Mohamad is another one. His hands, blistered and dry from cement dust tell his story. Mohamad fears he will never go to school again: “You’re supposed to start school when you’re six years old, not 15,” he says.

Waiting and uncertainty are eating up the lives of Syria‘s children. When asked about the point of attending school, one 4-year-old explained that he would need to be able to read signs if he ever got kidnapped, to be able to find his way home.

These words represent hundreds of thousands of voices – voices of Syrian refugee children now living in Lebanon. They live in an informal settlement, one of thousands in Lebanon, the country hosting the highest number of refugee children per capita in the world.

Playing in the mud is their way of killing time. They have no schools, no pencils and no books. One day just drags into another. This is not a life for these children, for any child. Yet, it is the sad reality for close to 200,000 school-aged Syrian children in the country.

Last summer, UNICEF filmed and produced an interactive documentary, #ImagineASchool, on a generation of children denied their basic right to education. Launched online today, it gives a rare insight into the lives of children shaped by the absence of schooling. Featuring 19 interviews of children and an extraordinary collection of class photos – the documentary is shot not in schools, but in the drab surroundings of an informal refugee settlement.

A child’s place is in a classroom. Schools give purpose, structure and routine, a feeling of safety and normalcy. In the long run, only education can end inter-generational cycles of poverty and discrimination, prevent extremism and despair. Never is education more crucial than in times of conflict. For a child whose short life has been marked by violence, loss, fear and displacement, education represents the last resort of a life worth living.

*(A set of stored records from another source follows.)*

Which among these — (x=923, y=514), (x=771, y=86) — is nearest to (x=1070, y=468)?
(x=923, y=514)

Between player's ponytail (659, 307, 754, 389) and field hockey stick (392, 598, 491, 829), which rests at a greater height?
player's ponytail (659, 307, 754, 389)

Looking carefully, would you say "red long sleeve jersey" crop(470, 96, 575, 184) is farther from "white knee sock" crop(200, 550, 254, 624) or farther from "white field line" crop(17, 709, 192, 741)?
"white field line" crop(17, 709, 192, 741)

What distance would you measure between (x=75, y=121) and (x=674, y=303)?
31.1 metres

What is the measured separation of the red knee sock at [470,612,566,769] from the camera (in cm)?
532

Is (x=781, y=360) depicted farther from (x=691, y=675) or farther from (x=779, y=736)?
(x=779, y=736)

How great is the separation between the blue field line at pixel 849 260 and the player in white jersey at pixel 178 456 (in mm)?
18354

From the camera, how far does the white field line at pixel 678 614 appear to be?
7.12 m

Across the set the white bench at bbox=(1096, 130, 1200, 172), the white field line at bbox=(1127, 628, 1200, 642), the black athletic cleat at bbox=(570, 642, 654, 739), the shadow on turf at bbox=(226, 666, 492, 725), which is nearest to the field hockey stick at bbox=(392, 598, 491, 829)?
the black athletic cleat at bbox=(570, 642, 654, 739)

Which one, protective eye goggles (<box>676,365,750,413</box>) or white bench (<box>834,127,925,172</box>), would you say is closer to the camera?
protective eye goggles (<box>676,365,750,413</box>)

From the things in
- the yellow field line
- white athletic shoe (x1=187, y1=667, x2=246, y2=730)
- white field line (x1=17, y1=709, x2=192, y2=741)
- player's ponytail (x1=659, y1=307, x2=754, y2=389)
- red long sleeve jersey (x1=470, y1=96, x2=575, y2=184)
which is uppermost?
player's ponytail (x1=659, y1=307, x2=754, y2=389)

Children’s voices featured in the documentary are a reminder of what has been lost. It is heartbreaking to see children that have stopped speaking, their development set back because of trauma and shock. Others speak of their hopes and aspirations. We can help put these children back on track. When asked what they want to be when they grow up, many say they want to be teachers – a reminder of the powerful impact of educators as role models.

There has been progress.

Countless children are now receiving an education. With the help of the Government of Lebanon, the United Nations, donors and NGOs, the Lebanese public school system has shown remarkable hospitality and strength. It has been an impressive achievement to lift school fees for all children in Lebanon. But we can do better. Every Syrian child in the country should be attending school.

If there is a common theme to these children’s accounts, it is a combination of loss, determination and hope.

That you have been able to read this far is because you were fortunate enough to go to school. For many Syrian children today, the basic right to education has become a luxury. The stories of Mohamad, Sidra, Assia and all the other children in the UNICEF documentary www.imagineaschool.com, are stories of children imagining an alternative future, a future that is still within reach if we give these children the chance of claiming the simple right you and I enjoyed. If we listen carefully to their testimonies, there are glimpses of an amazing potential and alternative futures – if we choose to listen….

Their plight, and their courage, is a call for action and a stark warning. Should we fail the children that tell us that they envy birds for their wings and that their homes feel like prison- neither history nor the children, will judge us kindly – nor should they. Their voices are a reminder of what we stand to gain – or to lose. Time is not on our side. Let’s listen to these children and act now, to reach every child with education wherever they are.

*Tanya Chapuisat is UNICEF’s Representative in Lebanon.